§ **EXERCISE**: The expected output is the data below, character for character, without its pictures.

BEGIN DATASET EXCERPTS

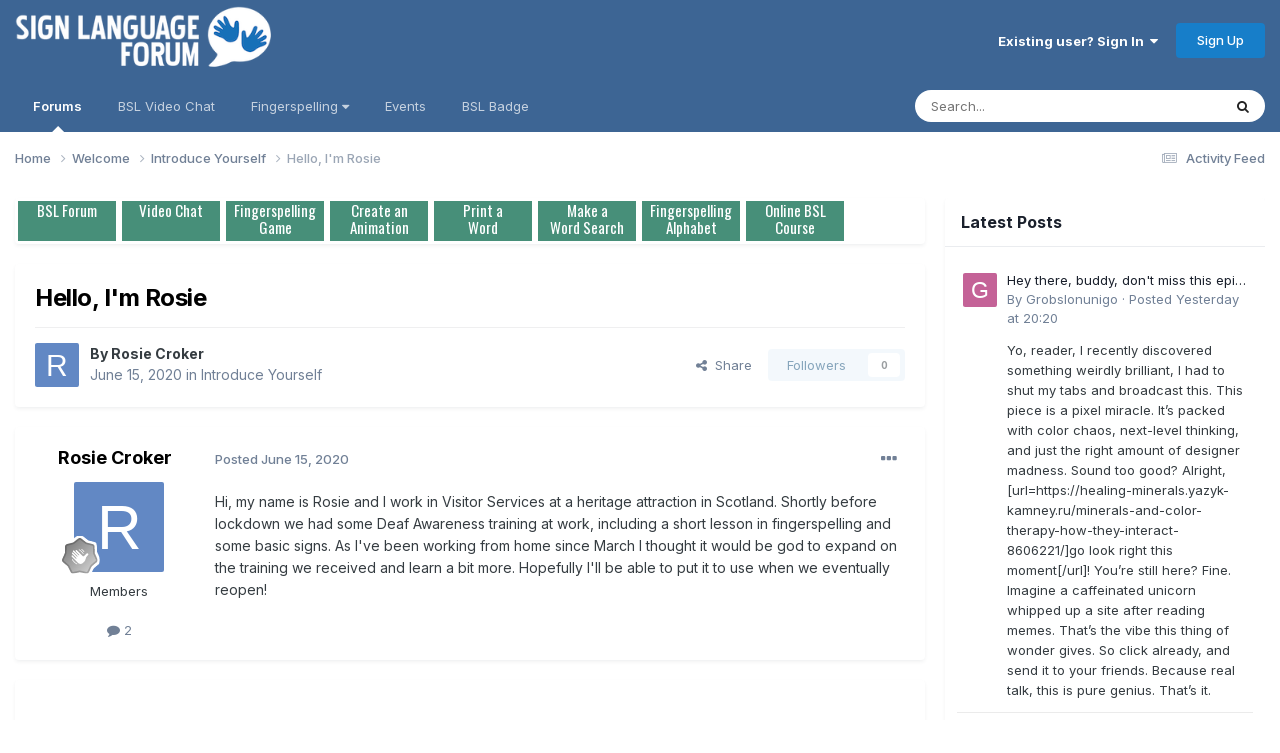

--- FILE ---
content_type: text/html
request_url: https://www.signlanguageforum.com/fschallenge/scores10.html??5729&csrfKey=c02d62ba9e359c3b3e72dc759577f942
body_size: -52
content:
<table style="width:100%;">

	<tbody><tr >
	<td>1.</td>
		<td style="padding:1px;"><strong class="ipsType_normal">CAREY</strong></td>
		<td style="padding:1px;"><span class="ipsBadge ipsBadge_style1 ipsPos_left cDownloadsCategoryCount">69</span></td>
	</tr><tr >
	<td>2.</td>
		<td style="padding:1px;"><strong class="ipsType_normal">MINNIE</strong></td>
		<td style="padding:1px;"><span class="ipsBadge ipsBadge_style1 ipsPos_left cDownloadsCategoryCount">58</span></td>
	</tr><tr >
	<td>3.</td>
		<td style="padding:1px;"><strong class="ipsType_normal">KONRAD</strong></td>
		<td style="padding:1px;"><span class="ipsBadge ipsBadge_style1 ipsPos_left cDownloadsCategoryCount">56</span></td>
	</tr><tr >
	<td>4.</td>
		<td style="padding:1px;"><strong class="ipsType_normal">MINNIE</strong></td>
		<td style="padding:1px;"><span class="ipsBadge ipsBadge_style1 ipsPos_left cDownloadsCategoryCount">52</span></td>
	</tr><tr >
	<td>5.</td>
		<td style="padding:1px;"><strong class="ipsType_normal">MINNIE</strong></td>
		<td style="padding:1px;"><span class="ipsBadge ipsBadge_style1 ipsPos_left cDownloadsCategoryCount">52</span></td>
	</tr><tr >
	<td>6.</td>
		<td style="padding:1px;"><strong class="ipsType_normal">KONRAD</strong></td>
		<td style="padding:1px;"><span class="ipsBadge ipsBadge_style1 ipsPos_left cDownloadsCategoryCount">52</span></td>
	</tr><tr >
	<td>7.</td>
		<td style="padding:1px;"><strong class="ipsType_normal">ANON.</strong></td>
		<td style="padding:1px;"><span class="ipsBadge ipsBadge_style1 ipsPos_left cDownloadsCategoryCount">44</span></td>
	</tr><tr >
	<td>8.</td>
		<td style="padding:1px;"><strong class="ipsType_normal">MAX</strong></td>
		<td style="padding:1px;"><span class="ipsBadge ipsBadge_style1 ipsPos_left cDownloadsCategoryCount">44</span></td>
	</tr><tr >
	<td>9.</td>
		<td style="padding:1px;"><strong class="ipsType_normal">LOUSE</strong></td>
		<td style="padding:1px;"><span class="ipsBadge ipsBadge_style1 ipsPos_left cDownloadsCategoryCount">43</span></td>
	</tr><tr >
	<td>10.</td>
		<td style="padding:1px;"><strong class="ipsType_normal">MAX</strong></td>
		<td style="padding:1px;"><span class="ipsBadge ipsBadge_style1 ipsPos_left cDownloadsCategoryCount">43</span></td>
	</tr></table><div style="height:5px;">&nbsp;</div>
<p style="text-align:center">
<a href="/game.php" class="ipsButton ipsButton_verySmall ipsButton_primary menubutton" style="background: #AE4018;">Play Now</a>
</p>

--- FILE ---
content_type: text/css
request_url: https://www.signlanguageforum.com/slfcss/slf.css?4.5
body_size: 517
content:
@charset "UTF-8";
/* CSS Document */

.slf-vid{
width:100%; height:400px; display:block;  margin: 0 auto; border: 2px solid #000;
}
.slf-iframe{
	height: 10px;
}
.cke_dialog_close_button{
	display: none !important;
}

.cke_dialog_ui_hbox{
		display: none !important;
}
.esnList_item_img{
height: 151px;
    background: black;
    vertical-align: middle;
    line-height: 151px;
  text-align: center;
}
.esnList_item_img > a > img{
  max-height:148px;
  max-width:100%;
  width: inherit !important;;
}
.checkboxMod > input{
  vertical-align:top;
}
.esnList_item .caption a{
  vertical-align: bottom !important;
}
.slftips{
        padding-left: 6px;
    white-space: pre;
    color: #000;
font-family:"Helvetica Neue", Helvetica, Arial, sans-serif;
}
.textheader {
    width: 100%;
    padding: 25px 0;
    text-align: center;
	font-size:18px;
	line-height:19px;
	padding: 10px;
}
.textheadertitle {
	font-family: "Oswald","sans-serif";
    font-size: 36px;
    font-weight: 300;
    padding-bottom: 16px;
}
.textheadertitlecen {
    font-size: 26px;
    font-weight: 300;
    padding-bottom: 16px;
	text-align:center;
}
.textheadertitle1{
	 font-family: "Oswald","sans-serif";
   font-size: 36px;
    font-weight: 300;
    padding-bottom: 0px;
  margin-top: 5px;
      line-height: 36px;
      margin-bottom: 6px;
	  margin-left: 0;
}
.textheader p{
}
h1{
      margin: 0.5em;
}
.ipsWidget.ipsWidget_horizontal .ipsWidget_title{
 color:#828e99; 
}
.ipsEmbeddedVideo.ipsEmbeddedVideo_limited > div, .ipsEmbeddedVideo:not( .ipsEmbeddedVideo_limited ){

    padding-top: 0;
    text-align: center;
    margin: 0;
    margin-top: 5px;
    margin-bottom: 5px;
}
.ipsContained{
	display:block;
}

.ipsDataItem {
    width: 1px;
    position: relative;
    border-width: 0 0 1px 0;
    border-style: solid;
    border-color: #ebebeb;
    min-width: 100%;
}

.ipsComposeArea_editorPaste .ipsComposeArea_editorPasteSwitch{
	font-family: arial,sans-serif;
    width: 25px !important;
    height: 25px !important;
    border-radius: 25px !important;
    line-height: 25px!important;
    font-size: 17px !important;
    background: #000;
    border: 0;
    color: #fff;
    display: block;
    text-align: center;
    margin-top: -3px !important;
    text-decoration: none;
}
video{
    width: 100%;
    background: #000;
}
.pipevideodiv{
  padding-top: 75%;
    position: relative;
    border: 2px solid #000;
}
.pipevideovid{
      position: absolute;
    top: 0;
    left: 0;
    bottom: 0;
    right: 0;
    max-height: 100%;
    min-height: 100%;
    height: 1px;
}
.recordvideobutton{
	display: block;
    width: 100%;
    font-size: 17px;
    line-height: 38px;
    padding: 0 20px;
    background: #c75050;
    margin: 0;
    color: #ffffff;
    text-align: center;
    text-decoration: none;
    text-shadow: none;
    vertical-align: middle;
    border: 2px solid rgba(0,0,0,0.1);
    cursor: pointer;
         
		  text-decoration:none !important;
}
.recordvideobutton:hover{
	color:#fff;
}
.pipevideoside{
max-height:200px !important;	
}
iframe{
	max-width: 100% !important;
}
#ipsLayout_sidebar iframe{
	max-height:200px !important;
}
.ipsContained{
display:inline-table;
padding-right:5px;
}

END DATASET EXCERPTS

§ **COMPLETED TASK**:
--- FILE ---
content_type: text/html
request_url: https://www.signlanguageforum.com/fschallenge/scores10.html??5729&csrfKey=c02d62ba9e359c3b3e72dc759577f942
body_size: -52
content:
<table style="width:100%;">

	<tbody><tr >
	<td>1.</td>
		<td style="padding:1px;"><strong class="ipsType_normal">CAREY</strong></td>
		<td style="padding:1px;"><span class="ipsBadge ipsBadge_style1 ipsPos_left cDownloadsCategoryCount">69</span></td>
	</tr><tr >
	<td>2.</td>
		<td style="padding:1px;"><strong class="ipsType_normal">MINNIE</strong></td>
		<td style="padding:1px;"><span class="ipsBadge ipsBadge_style1 ipsPos_left cDownloadsCategoryCount">58</span></td>
	</tr><tr >
	<td>3.</td>
		<td style="padding:1px;"><strong class="ipsType_normal">KONRAD</strong></td>
		<td style="padding:1px;"><span class="ipsBadge ipsBadge_style1 ipsPos_left cDownloadsCategoryCount">56</span></td>
	</tr><tr >
	<td>4.</td>
		<td style="padding:1px;"><strong class="ipsType_normal">MINNIE</strong></td>
		<td style="padding:1px;"><span class="ipsBadge ipsBadge_style1 ipsPos_left cDownloadsCategoryCount">52</span></td>
	</tr><tr >
	<td>5.</td>
		<td style="padding:1px;"><strong class="ipsType_normal">MINNIE</strong></td>
		<td style="padding:1px;"><span class="ipsBadge ipsBadge_style1 ipsPos_left cDownloadsCategoryCount">52</span></td>
	</tr><tr >
	<td>6.</td>
		<td style="padding:1px;"><strong class="ipsType_normal">KONRAD</strong></td>
		<td style="padding:1px;"><span class="ipsBadge ipsBadge_style1 ipsPos_left cDownloadsCategoryCount">52</span></td>
	</tr><tr >
	<td>7.</td>
		<td style="padding:1px;"><strong class="ipsType_normal">ANON.</strong></td>
		<td style="padding:1px;"><span class="ipsBadge ipsBadge_style1 ipsPos_left cDownloadsCategoryCount">44</span></td>
	</tr><tr >
	<td>8.</td>
		<td style="padding:1px;"><strong class="ipsType_normal">MAX</strong></td>
		<td style="padding:1px;"><span class="ipsBadge ipsBadge_style1 ipsPos_left cDownloadsCategoryCount">44</span></td>
	</tr><tr >
	<td>9.</td>
		<td style="padding:1px;"><strong class="ipsType_normal">LOUSE</strong></td>
		<td style="padding:1px;"><span class="ipsBadge ipsBadge_style1 ipsPos_left cDownloadsCategoryCount">43</span></td>
	</tr><tr >
	<td>10.</td>
		<td style="padding:1px;"><strong class="ipsType_normal">MAX</strong></td>
		<td style="padding:1px;"><span class="ipsBadge ipsBadge_style1 ipsPos_left cDownloadsCategoryCount">43</span></td>
	</tr></table><div style="height:5px;">&nbsp;</div>
<p style="text-align:center">
<a href="/game.php" class="ipsButton ipsButton_verySmall ipsButton_primary menubutton" style="background: #AE4018;">Play Now</a>
</p>

--- FILE ---
content_type: text/css
request_url: https://www.signlanguageforum.com/slfcss/slf.css?4.5
body_size: 517
content:
@charset "UTF-8";
/* CSS Document */

.slf-vid{
width:100%; height:400px; display:block;  margin: 0 auto; border: 2px solid #000;
}
.slf-iframe{
	height: 10px;
}
.cke_dialog_close_button{
	display: none !important;
}

.cke_dialog_ui_hbox{
		display: none !important;
}
.esnList_item_img{
height: 151px;
    background: black;
    vertical-align: middle;
    line-height: 151px;
  text-align: center;
}
.esnList_item_img > a > img{
  max-height:148px;
  max-width:100%;
  width: inherit !important;;
}
.checkboxMod > input{
  vertical-align:top;
}
.esnList_item .caption a{
  vertical-align: bottom !important;
}
.slftips{
        padding-left: 6px;
    white-space: pre;
    color: #000;
font-family:"Helvetica Neue", Helvetica, Arial, sans-serif;
}
.textheader {
    width: 100%;
    padding: 25px 0;
    text-align: center;
	font-size:18px;
	line-height:19px;
	padding: 10px;
}
.textheadertitle {
	font-family: "Oswald","sans-serif";
    font-size: 36px;
    font-weight: 300;
    padding-bottom: 16px;
}
.textheadertitlecen {
    font-size: 26px;
    font-weight: 300;
    padding-bottom: 16px;
	text-align:center;
}
.textheadertitle1{
	 font-family: "Oswald","sans-serif";
   font-size: 36px;
    font-weight: 300;
    padding-bottom: 0px;
  margin-top: 5px;
      line-height: 36px;
      margin-bottom: 6px;
	  margin-left: 0;
}
.textheader p{
}
h1{
      margin: 0.5em;
}
.ipsWidget.ipsWidget_horizontal .ipsWidget_title{
 color:#828e99; 
}
.ipsEmbeddedVideo.ipsEmbeddedVideo_limited > div, .ipsEmbeddedVideo:not( .ipsEmbeddedVideo_limited ){

    padding-top: 0;
    text-align: center;
    margin: 0;
    margin-top: 5px;
    margin-bottom: 5px;
}
.ipsContained{
	display:block;
}

.ipsDataItem {
    width: 1px;
    position: relative;
    border-width: 0 0 1px 0;
    border-style: solid;
    border-color: #ebebeb;
    min-width: 100%;
}

.ipsComposeArea_editorPaste .ipsComposeArea_editorPasteSwitch{
	font-family: arial,sans-serif;
    width: 25px !important;
    height: 25px !important;
    border-radius: 25px !important;
    line-height: 25px!important;
    font-size: 17px !important;
    background: #000;
    border: 0;
    color: #fff;
    display: block;
    text-align: center;
    margin-top: -3px !important;
    text-decoration: none;
}
video{
    width: 100%;
    background: #000;
}
.pipevideodiv{
  padding-top: 75%;
    position: relative;
    border: 2px solid #000;
}
.pipevideovid{
      position: absolute;
    top: 0;
    left: 0;
    bottom: 0;
    right: 0;
    max-height: 100%;
    min-height: 100%;
    height: 1px;
}
.recordvideobutton{
	display: block;
    width: 100%;
    font-size: 17px;
    line-height: 38px;
    padding: 0 20px;
    background: #c75050;
    margin: 0;
    color: #ffffff;
    text-align: center;
    text-decoration: none;
    text-shadow: none;
    vertical-align: middle;
    border: 2px solid rgba(0,0,0,0.1);
    cursor: pointer;
         
		  text-decoration:none !important;
}
.recordvideobutton:hover{
	color:#fff;
}
.pipevideoside{
max-height:200px !important;	
}
iframe{
	max-width: 100% !important;
}
#ipsLayout_sidebar iframe{
	max-height:200px !important;
}
.ipsContained{
display:inline-table;
padding-right:5px;
}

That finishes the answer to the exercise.